Governments, as well as people, use relatively stable assets to as a hedge against inflationary crises. While at a national level, gold is still considered a strategic hedge, the Bank of Canada recently announced for the first time that we hold zero tonnes (to be accurate, just 77 ounces of gold coins) of the precious metal in reserve, making us the only country out of the G7 to have less than 100 tonnes of gold in reserve.
Bitcoin’s use as an inflationary hedge of the digital age was first seen in action in one of the most dramatic currency devaluations in recent memory – Venezuela. The single greatest economic collapse outside of a war, Venezuela’s economy has been shaken since political turmoil in 2010, and a global decline in oil prices in 2015 led to an inflation rate of 4000% in 2017. While this sounds shocking, the current rate of inflation, measured by Bloomberg by the purchasing power of the national currency, Bolivars, against a cup of coffee, is at an all-time rate of 320,000%.

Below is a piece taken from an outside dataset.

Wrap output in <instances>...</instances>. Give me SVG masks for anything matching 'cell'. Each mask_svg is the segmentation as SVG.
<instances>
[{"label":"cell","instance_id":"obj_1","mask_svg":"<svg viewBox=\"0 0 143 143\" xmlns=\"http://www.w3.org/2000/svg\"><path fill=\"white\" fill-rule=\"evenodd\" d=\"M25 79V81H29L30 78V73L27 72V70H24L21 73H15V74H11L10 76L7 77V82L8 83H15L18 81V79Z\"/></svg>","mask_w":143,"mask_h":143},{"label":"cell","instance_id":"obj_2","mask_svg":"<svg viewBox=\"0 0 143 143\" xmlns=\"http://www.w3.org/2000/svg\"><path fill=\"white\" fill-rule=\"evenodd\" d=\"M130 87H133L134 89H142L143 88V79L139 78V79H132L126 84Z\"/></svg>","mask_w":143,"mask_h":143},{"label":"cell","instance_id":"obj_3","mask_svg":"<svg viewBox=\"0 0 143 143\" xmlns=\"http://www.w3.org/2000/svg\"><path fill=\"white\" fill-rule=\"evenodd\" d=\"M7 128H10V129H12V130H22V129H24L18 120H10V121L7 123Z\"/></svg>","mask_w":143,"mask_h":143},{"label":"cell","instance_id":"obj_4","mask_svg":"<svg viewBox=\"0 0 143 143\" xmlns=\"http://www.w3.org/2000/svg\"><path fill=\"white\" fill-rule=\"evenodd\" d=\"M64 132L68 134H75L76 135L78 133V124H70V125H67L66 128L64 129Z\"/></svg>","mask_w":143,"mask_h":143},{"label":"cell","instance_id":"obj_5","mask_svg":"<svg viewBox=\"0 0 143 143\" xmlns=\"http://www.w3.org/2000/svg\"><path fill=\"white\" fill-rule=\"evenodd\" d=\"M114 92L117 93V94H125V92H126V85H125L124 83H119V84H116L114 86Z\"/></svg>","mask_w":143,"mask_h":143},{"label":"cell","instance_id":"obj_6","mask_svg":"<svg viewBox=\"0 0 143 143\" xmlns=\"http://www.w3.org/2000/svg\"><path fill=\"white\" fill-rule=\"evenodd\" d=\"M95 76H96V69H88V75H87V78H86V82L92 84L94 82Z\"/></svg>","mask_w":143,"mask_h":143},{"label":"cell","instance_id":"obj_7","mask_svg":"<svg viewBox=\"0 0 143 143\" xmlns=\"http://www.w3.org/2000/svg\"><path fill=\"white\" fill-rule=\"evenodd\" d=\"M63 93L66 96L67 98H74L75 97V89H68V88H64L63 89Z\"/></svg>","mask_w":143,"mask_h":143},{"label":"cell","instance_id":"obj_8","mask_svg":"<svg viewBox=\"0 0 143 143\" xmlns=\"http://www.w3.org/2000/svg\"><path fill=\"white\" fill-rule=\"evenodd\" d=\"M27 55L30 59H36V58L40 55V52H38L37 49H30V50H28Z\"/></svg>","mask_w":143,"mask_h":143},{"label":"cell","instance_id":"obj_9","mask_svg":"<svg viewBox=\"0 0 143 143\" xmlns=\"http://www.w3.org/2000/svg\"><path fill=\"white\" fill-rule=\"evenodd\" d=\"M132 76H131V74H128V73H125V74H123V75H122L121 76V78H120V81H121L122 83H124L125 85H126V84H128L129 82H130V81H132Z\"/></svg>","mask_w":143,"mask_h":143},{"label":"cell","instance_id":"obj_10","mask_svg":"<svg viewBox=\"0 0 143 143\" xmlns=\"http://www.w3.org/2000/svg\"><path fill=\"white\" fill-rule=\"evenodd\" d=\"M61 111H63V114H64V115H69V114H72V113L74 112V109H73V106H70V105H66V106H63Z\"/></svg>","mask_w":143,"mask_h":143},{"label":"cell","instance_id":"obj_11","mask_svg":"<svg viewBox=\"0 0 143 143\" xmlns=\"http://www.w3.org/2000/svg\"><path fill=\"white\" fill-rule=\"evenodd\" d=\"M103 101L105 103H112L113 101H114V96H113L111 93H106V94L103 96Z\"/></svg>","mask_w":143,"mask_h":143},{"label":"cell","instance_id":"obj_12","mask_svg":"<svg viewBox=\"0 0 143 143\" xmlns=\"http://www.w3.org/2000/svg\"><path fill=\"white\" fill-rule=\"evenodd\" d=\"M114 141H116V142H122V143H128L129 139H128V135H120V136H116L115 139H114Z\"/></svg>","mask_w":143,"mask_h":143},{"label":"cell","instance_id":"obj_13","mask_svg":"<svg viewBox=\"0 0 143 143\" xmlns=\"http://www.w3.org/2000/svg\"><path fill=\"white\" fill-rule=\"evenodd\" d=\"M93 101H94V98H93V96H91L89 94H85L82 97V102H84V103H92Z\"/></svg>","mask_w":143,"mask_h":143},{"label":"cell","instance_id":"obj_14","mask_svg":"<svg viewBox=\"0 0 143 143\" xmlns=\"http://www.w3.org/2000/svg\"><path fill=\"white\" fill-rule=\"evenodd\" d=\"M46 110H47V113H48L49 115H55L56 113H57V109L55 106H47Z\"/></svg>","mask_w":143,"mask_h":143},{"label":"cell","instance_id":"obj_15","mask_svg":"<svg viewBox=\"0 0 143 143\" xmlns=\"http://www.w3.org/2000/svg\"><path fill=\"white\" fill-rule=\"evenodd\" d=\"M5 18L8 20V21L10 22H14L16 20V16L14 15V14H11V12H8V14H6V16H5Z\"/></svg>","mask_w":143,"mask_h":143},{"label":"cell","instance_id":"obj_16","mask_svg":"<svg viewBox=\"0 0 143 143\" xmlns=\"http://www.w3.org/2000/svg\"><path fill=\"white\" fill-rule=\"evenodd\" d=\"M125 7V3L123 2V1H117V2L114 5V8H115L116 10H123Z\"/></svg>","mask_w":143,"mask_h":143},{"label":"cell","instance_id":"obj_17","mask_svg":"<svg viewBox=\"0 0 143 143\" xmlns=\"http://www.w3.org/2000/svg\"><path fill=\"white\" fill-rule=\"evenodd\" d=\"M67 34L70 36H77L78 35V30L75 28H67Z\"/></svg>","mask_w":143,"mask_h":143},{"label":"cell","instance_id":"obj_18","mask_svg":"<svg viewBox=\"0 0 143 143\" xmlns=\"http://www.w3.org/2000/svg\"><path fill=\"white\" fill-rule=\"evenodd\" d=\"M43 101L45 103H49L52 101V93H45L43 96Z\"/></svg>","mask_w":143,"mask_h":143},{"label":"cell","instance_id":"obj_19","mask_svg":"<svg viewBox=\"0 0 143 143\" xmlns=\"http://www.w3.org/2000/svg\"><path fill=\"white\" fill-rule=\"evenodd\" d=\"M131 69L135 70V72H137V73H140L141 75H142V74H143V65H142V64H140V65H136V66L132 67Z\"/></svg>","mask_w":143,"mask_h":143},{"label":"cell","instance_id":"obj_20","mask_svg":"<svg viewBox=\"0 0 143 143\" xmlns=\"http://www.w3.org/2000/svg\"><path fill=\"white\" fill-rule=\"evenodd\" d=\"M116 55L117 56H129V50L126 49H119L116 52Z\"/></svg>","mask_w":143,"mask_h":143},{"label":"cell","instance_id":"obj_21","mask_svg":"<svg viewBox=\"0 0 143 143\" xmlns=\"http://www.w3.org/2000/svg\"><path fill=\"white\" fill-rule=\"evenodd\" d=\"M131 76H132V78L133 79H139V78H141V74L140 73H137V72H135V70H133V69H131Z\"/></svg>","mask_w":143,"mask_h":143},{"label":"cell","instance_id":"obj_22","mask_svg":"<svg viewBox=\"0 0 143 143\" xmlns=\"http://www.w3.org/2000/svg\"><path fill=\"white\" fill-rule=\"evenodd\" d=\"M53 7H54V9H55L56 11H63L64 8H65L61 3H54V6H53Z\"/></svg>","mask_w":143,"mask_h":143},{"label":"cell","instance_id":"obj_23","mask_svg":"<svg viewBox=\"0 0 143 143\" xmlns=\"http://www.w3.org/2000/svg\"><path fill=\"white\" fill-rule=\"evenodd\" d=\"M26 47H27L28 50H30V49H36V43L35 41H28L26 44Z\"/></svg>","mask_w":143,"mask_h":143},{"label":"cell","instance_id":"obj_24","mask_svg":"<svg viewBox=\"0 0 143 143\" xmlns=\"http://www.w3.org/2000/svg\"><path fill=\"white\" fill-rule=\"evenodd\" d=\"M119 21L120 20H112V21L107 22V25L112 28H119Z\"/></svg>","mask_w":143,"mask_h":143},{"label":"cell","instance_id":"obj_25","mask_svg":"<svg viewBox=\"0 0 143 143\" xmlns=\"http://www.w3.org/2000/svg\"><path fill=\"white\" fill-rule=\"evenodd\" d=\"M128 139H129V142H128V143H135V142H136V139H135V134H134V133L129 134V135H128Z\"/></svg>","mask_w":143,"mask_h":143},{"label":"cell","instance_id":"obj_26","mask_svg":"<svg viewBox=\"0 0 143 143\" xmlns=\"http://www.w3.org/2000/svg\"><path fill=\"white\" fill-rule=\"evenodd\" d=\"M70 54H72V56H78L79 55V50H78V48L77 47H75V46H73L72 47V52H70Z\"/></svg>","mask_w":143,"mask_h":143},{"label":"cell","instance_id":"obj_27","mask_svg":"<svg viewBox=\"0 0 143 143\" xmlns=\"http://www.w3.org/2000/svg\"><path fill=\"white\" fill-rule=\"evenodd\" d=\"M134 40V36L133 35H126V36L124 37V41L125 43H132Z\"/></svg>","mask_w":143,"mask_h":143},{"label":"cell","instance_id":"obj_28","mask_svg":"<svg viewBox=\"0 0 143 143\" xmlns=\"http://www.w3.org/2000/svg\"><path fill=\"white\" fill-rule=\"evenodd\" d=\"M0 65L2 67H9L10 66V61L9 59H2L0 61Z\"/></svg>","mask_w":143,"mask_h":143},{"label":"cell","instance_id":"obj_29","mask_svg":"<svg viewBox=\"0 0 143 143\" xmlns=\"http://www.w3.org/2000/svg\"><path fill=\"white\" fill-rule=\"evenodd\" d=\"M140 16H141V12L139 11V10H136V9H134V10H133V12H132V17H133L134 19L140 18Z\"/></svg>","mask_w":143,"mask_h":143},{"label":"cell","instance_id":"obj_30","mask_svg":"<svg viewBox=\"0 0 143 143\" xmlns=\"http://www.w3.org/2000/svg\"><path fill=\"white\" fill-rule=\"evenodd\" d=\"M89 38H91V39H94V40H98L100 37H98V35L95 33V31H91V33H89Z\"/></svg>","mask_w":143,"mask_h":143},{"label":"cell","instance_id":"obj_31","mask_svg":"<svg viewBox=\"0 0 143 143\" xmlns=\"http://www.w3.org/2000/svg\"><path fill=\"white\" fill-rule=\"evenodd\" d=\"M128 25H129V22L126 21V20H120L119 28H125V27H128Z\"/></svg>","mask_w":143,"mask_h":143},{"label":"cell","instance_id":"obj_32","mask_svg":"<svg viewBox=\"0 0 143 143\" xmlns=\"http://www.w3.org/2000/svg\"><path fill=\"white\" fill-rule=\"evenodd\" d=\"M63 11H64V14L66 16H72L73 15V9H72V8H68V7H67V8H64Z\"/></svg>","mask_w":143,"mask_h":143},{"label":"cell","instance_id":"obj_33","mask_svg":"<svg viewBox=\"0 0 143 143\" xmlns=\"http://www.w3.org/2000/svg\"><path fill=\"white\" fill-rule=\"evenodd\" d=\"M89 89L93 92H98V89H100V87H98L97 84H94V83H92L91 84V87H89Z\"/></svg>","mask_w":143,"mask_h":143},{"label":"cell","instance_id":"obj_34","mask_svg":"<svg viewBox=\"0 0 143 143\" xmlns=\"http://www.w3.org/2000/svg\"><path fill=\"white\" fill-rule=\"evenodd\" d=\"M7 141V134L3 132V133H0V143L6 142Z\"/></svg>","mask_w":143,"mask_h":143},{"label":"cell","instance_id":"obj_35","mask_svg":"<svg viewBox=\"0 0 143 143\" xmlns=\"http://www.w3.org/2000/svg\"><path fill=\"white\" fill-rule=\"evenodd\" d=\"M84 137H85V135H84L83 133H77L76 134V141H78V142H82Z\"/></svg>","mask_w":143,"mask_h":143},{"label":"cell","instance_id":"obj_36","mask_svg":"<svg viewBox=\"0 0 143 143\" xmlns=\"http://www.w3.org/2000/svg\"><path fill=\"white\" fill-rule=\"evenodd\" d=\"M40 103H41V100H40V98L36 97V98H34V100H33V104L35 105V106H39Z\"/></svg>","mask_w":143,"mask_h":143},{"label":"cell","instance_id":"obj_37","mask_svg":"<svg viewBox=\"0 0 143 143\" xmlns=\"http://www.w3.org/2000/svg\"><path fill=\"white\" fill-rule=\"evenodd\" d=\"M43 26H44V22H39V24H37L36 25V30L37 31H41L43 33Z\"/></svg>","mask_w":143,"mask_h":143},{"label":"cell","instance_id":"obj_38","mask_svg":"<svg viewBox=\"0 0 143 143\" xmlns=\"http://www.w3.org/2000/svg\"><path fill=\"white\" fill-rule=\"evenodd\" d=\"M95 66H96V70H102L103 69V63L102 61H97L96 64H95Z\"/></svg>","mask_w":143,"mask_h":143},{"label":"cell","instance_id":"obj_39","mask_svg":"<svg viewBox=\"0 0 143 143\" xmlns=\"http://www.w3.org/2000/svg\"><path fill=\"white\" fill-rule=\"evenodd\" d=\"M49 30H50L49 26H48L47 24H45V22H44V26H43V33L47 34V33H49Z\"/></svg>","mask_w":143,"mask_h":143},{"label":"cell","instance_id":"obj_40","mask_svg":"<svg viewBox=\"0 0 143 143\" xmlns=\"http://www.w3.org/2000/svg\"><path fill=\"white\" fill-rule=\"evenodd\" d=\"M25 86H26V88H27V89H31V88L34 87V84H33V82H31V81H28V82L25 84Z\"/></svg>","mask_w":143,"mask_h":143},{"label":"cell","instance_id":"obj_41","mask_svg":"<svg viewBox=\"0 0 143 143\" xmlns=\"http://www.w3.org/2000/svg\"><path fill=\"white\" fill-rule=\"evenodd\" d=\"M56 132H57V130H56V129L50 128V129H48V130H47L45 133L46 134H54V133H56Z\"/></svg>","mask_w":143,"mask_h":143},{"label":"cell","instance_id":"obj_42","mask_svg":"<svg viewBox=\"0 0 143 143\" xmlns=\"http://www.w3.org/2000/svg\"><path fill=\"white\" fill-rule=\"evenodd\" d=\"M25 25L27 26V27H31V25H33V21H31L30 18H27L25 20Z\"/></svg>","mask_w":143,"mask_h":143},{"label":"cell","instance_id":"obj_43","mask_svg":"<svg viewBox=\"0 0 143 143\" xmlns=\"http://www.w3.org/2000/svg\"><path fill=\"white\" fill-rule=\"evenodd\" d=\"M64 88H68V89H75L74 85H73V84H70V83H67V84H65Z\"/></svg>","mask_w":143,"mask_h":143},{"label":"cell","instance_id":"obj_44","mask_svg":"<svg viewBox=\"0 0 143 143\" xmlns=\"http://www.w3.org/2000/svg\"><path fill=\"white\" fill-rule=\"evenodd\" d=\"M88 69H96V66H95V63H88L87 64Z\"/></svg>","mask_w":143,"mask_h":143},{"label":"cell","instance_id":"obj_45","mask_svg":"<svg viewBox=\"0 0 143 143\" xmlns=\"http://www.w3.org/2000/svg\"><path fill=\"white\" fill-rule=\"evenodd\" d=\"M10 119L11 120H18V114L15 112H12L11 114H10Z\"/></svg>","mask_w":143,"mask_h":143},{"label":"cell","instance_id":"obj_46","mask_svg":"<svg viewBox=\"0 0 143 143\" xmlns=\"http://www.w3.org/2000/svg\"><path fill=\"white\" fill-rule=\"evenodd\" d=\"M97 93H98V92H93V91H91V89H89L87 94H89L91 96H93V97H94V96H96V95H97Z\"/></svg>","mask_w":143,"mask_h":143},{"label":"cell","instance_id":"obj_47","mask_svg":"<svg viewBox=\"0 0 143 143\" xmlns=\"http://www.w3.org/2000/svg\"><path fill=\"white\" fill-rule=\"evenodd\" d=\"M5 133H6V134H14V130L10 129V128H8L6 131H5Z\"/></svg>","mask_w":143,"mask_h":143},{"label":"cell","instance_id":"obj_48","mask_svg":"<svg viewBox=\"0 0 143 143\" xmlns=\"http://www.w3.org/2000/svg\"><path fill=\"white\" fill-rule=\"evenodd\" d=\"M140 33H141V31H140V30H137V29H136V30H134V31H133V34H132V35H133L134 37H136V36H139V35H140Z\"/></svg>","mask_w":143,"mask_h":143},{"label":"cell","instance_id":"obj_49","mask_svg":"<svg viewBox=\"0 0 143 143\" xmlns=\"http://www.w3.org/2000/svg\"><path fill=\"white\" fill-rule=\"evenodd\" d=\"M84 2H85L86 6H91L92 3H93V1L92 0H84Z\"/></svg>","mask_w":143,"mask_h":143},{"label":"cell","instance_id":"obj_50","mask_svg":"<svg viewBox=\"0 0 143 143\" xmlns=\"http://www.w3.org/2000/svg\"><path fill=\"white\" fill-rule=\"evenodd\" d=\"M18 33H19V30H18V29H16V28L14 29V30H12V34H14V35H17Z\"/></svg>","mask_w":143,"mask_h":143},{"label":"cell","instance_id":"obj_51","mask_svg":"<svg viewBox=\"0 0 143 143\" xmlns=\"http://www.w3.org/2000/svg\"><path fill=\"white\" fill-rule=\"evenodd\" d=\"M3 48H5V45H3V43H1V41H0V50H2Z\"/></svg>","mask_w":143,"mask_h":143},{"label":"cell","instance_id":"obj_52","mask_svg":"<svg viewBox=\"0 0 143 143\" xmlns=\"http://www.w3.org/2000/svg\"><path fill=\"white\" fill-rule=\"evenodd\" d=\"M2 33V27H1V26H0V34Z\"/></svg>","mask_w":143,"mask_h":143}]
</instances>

“People living in Venezuela are living under a very unstable and predatory government…and here’s a censorship-resistant, inflation-proof asset, so it’s very attractive to people who are looking for a way to maintain value.”
Andrea O’Sullivan
James Madison Institute
Venezuela now has the third highest rate of Bitcoin adoption in the world, where millions of people use it for purchases, a store of value and to receive remittances from abroad. Its perceived as stable and safe in a hostile monetary environment- unlike fiat currencies, which have no limitations on printing apart from government policy, Bitcoin is fixed at a standard number of units: 21 million, into perpetuity.
Much like gold, the traditional inflation hedge, this means Bitcoin is fundamentally scarce, which strengthens its value, and it has seen a rapid adoption over the last few years, with the price increasing from approximately USD $800 in October of 2016 to more than USD $18,000 in November 2020. Other inflationary countries, like Nigeria and Argentina, are seeing similar spikes in Bitcoin’s use as a currency.
While a Venezuelan-style spiral into hyperinflation is unlikely to be a global phenomenon, inflation is a very real possibility from the vast, and according to some analysts, excessive, amounts of QE being used to support skyrocketing government debt and provide market liquidity. Bitcoin was designed to be a technological way of overcoming the inflationary pressures caused by these kinds of monetary policies, and with its price having recently hit a three-year high, its use as a safe haven may only be beginning.